>> begin Records supplied

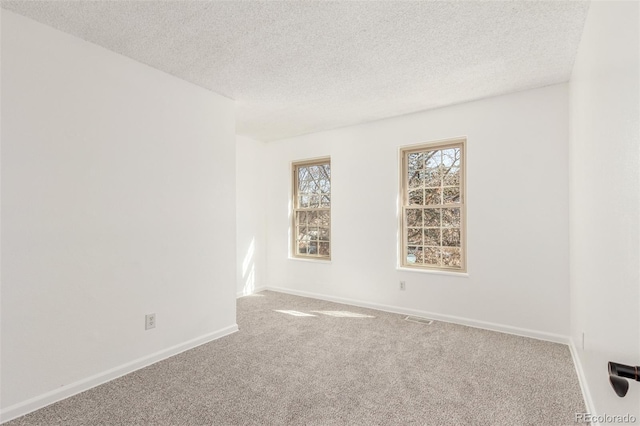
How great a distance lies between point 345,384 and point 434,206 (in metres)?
2.46

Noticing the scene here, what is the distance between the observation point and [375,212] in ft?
14.6

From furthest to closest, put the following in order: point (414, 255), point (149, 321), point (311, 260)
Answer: point (311, 260), point (414, 255), point (149, 321)

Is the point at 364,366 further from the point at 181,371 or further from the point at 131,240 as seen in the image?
the point at 131,240

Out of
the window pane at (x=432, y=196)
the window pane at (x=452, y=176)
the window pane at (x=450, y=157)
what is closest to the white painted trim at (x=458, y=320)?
the window pane at (x=432, y=196)

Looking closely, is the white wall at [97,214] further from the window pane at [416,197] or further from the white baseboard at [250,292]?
the window pane at [416,197]

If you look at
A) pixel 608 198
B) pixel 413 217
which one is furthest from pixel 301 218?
pixel 608 198

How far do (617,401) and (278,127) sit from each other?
435 cm

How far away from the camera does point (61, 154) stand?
2287 mm

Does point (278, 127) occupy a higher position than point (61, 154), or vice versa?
point (278, 127)

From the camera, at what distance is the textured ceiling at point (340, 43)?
2062 mm

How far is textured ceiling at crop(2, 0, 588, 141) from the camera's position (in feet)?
6.77

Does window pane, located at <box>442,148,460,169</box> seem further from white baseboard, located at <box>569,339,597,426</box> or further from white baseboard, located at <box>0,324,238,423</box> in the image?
white baseboard, located at <box>0,324,238,423</box>

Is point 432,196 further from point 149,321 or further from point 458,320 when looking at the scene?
point 149,321

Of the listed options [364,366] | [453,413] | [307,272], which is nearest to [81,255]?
[364,366]
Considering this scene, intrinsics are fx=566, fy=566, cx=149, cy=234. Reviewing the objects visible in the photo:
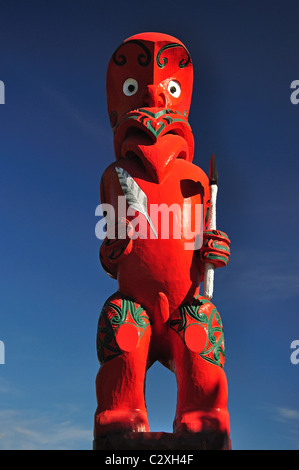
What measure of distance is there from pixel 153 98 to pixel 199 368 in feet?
11.2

>> end Records supplied

Please extract every line of the listing above verbatim, leaving out the pictures.

# Correct response:
How great a distance lies between point 345,384 and point 434,206 (in metres)?
2.46

Noticing the scene here, what is the distance between the observation point and [375,212] in ft?
14.6

From furthest to closest, put the following in order: point (414, 255), point (149, 321), point (311, 260)
Answer: point (311, 260), point (414, 255), point (149, 321)

Is the point at 364,366 further from the point at 181,371 or further from the point at 131,240 as seen in the image?
the point at 131,240

Out of
the window pane at (x=432, y=196)
the window pane at (x=452, y=176)
the window pane at (x=450, y=157)
what is closest to the white painted trim at (x=458, y=320)?
the window pane at (x=432, y=196)

Looking closely, is the white wall at [97,214] further from the window pane at [416,197] or further from the white baseboard at [250,292]?
the window pane at [416,197]

If you look at
A) pixel 608 198
B) pixel 413 217
which one is furthest from pixel 301 218?
pixel 608 198

How far do (617,401) and (278,127) sit from each other?
435 cm

How far away from the camera does point (61, 154) stand?
2287 mm

Does point (278, 127) occupy a higher position than point (61, 154), or vice versa?
point (278, 127)

From the camera, at what distance is the textured ceiling at point (340, 43)?
2062 mm

How far is textured ceiling at crop(2, 0, 588, 141) from the camera's position (in feet)?
6.77

Does window pane, located at <box>442,148,460,169</box> seem further from white baseboard, located at <box>569,339,597,426</box> or further from white baseboard, located at <box>0,324,238,423</box> in the image?
white baseboard, located at <box>0,324,238,423</box>

Is point 432,196 further from point 149,321 or further from point 458,320 when looking at the scene?
point 149,321

Of the listed options [364,366] | [453,413] | [307,272], which is nearest to [81,255]?
[364,366]
Considering this scene, intrinsics are fx=566, fy=566, cx=149, cy=234. Reviewing the objects visible in the photo:
What measure of distance is there from pixel 153 98 to pixel 199 368 in feet?
11.2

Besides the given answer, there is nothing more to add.